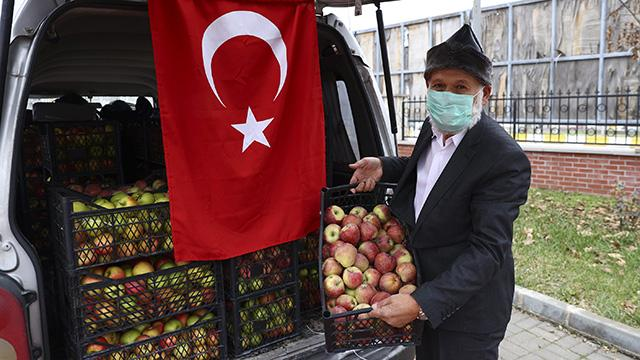 Muhammet Dededen Mehmetçiğe elma sürprizi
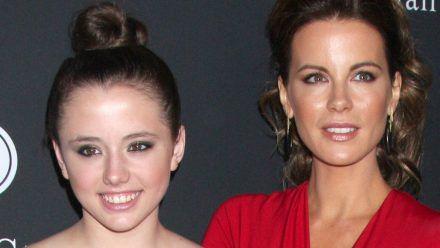 Kate Beckinsale (re.) mit ihrer Tochter Lily Mo Sheen bei einer Veranstaltung 2013. (rto/spot)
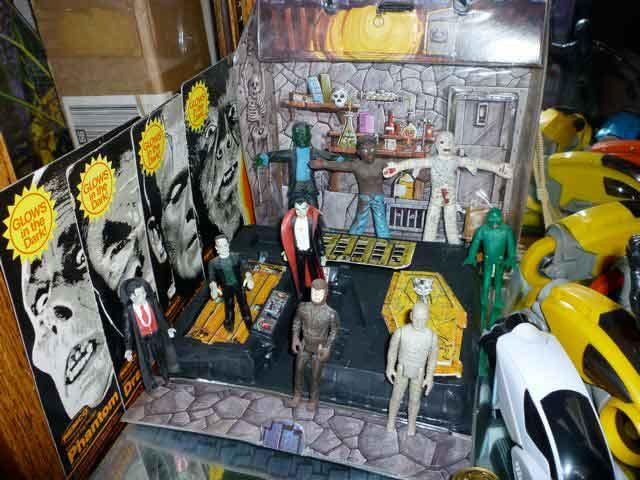 vintage universal monster toys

Task to complete —
Output a faithful copy of the data, with each picture left out.

Exercise result —
 Muhammet Dededen Mehmetçiğe elma sürprizi
 Kate Beckinsale (re.) mit ihrer Tochter Lily Mo Sheen bei einer Veranstaltung 2013. (rto/spot)
 vintage universal monster toys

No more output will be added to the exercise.